Research synthesis tasks fit this profile well: the agent searches for relevant sources, reads and extracts key points, identifies gaps, cross-references across sources, and produces a structured summary — all in a loop, with each step informing the next. Document processing at scale fits this profile: the agent reads a document, identifies its type and structure, extracts the relevant fields using the appropriate method for that structure, validates the results, and routes the output. Workflow automation that requires judgment at decision points fits this profile: the agent reads an incoming request, classifies it, routes it to the appropriate process, and escalates edge cases to a human.

What Agents Are Not Ready For

The failure modes of agents are not minor. An agent that misunderstands its goal at step one will execute a long chain of confident, internally consistent actions that collectively accomplish the wrong thing. An agent with broad tool access that encounters adversarial content — a web page designed to redirect its behaviour — may take actions its operators never intended.

- [Aim of the task]: Copy out the passage on agents word for word, everything from "What Agents Are" down to "operators never intended.". The data is not required for this work.

Records from a collection:
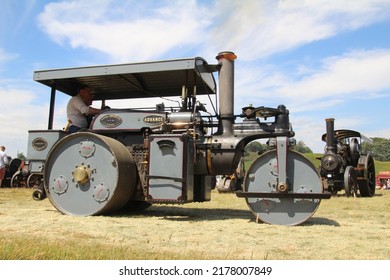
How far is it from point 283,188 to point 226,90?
1.79m

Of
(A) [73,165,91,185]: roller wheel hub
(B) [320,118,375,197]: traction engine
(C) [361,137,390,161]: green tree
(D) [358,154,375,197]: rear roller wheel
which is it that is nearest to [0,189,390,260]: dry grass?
(A) [73,165,91,185]: roller wheel hub

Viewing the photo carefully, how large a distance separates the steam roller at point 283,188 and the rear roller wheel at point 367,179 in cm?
846

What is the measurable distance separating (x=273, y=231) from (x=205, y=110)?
2.52m

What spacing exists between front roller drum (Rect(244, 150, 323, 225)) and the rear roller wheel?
845 centimetres

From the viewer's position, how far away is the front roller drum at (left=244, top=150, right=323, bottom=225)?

- [Exercise result]:
What Agents Are Not Ready For

The failure modes of agents are not minor. An agent that misunderstands its goal at step one will execute a long chain of confident, internally consistent actions that collectively accomplish the wrong thing. An agent with broad tool access that encounters adversarial content — a web page designed to redirect its behaviour — may take actions its operators never intended.